住信SBIネット銀行が新型住宅ローンを開始 “残価設定型”で都心高額マンション市場に新たな選択肢
新たな住宅ローンの選択肢
住信SBIネット銀行は2026年6月より、返済期間満了時に元金の50%を一括返済する新たな住宅ローン商品の提供を開始します。いわゆる「残価設定型」に近い仕組みを住宅ローンへ導入するもので、同行によると、メガバンクや主要ネット銀行では初の取り組みとなります。
この商品の最大の特徴は、毎月の返済負担を大幅に抑えられる点にあります。通常の住宅ローンでは元金と利息を毎月均等に返済していきますが、新商品では元金の半分を返済期間満了時まで据え置くため、当初の月々返済額を低く抑えることが可能です。
金利は通常型住宅ローンより0.35%上乗せされるものの、物件価格が高騰する都心部では、「月々のキャッシュフロー」を重視する層にとって新たな選択肢となりそうです。

対象エリア、築年数等の条件は?
対象となるのは、東京23区・大阪市・横浜市・川崎市に所在する1億円以上の新築・中古マンションで、完済時点で築65年以内の物件。融資額は最大3億円、返済期間は最長35年となっています。
また、利用条件として、
・年収1,000万円以上
・借入時年齢18〜65歳
など一定の属性条件が設定されており、主に高所得層をターゲットとした商品設計となっています。
今回の新型ローンは、「永住」よりも「一定期間保有後の売却」を前提とした都市型不動産との相性が良い点が特徴です。特に近年の都心マンション市場では、「購入して数年後に住み替える」「含み益を活用して次の物件へ移行する」といった動きも増えており、金融機関側もそうしたニーズに対応し始めています。

ローンの組み方も資産形成の重要な戦略に
こうした流れは、HARUMI FLAGのような大規模再開発マンション市場とも親和性が高いと考えられます。

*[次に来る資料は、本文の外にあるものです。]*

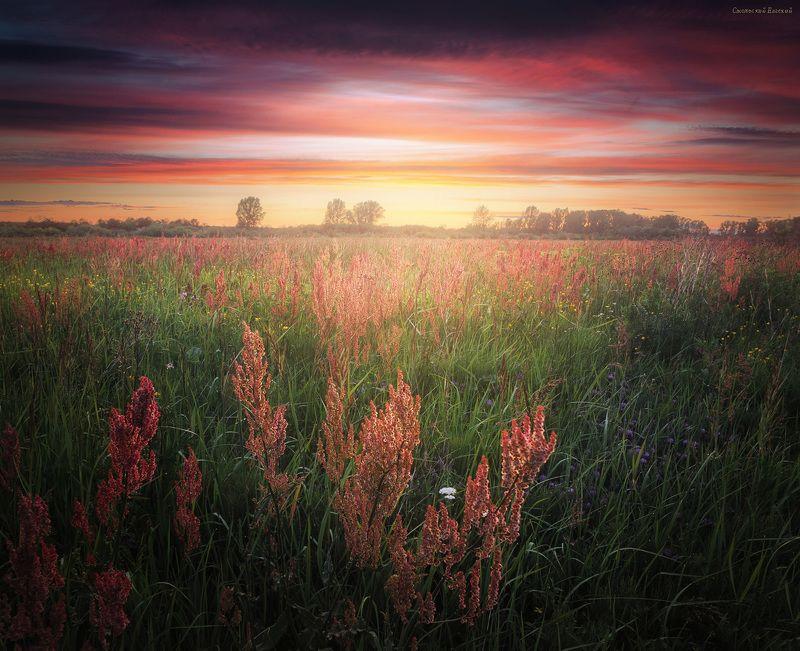 закат, лето, поле, луг, конский щавель, трава малиновый закатphoto preview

HARUMI FLAGでは、近年の価格上昇により住戸価格が1億円を超えるケースも一般化しつつあり、特にSKY DUOを中心とした高額帯住戸では、購入時の月々返済負担をどのように抑えるかが重要なテーマとなっています。
さらに、HARUMI FLAGは湾岸再開発エリアとして将来的な流動性や資産性への期待感も高く、「一定期間保有後に売却する」という考え方とも相性が良いエリアです。そのため、今回のような“出口戦略を前提とした住宅ローン”は、今後の湾岸高額マンション市場において一定の利用ニーズが広がる可能性があります。
一方で、返済期間満了時には据え置いた元金50%を一括返済する必要があるため、将来的な売却価格や相場環境に大きく左右されるリスクもあります。特に、不動産価格が下落した局面では、売却しても残債が残る可能性があるため、購入時には「出口戦略」を明確に持つことがこれまで以上に重要になるでしょう。
今後の都心不動産市場では、「どの物件を買うか」だけでなく、「どのローンを組むか」も、資産形成における重要な戦略の一つとなっていきそうです。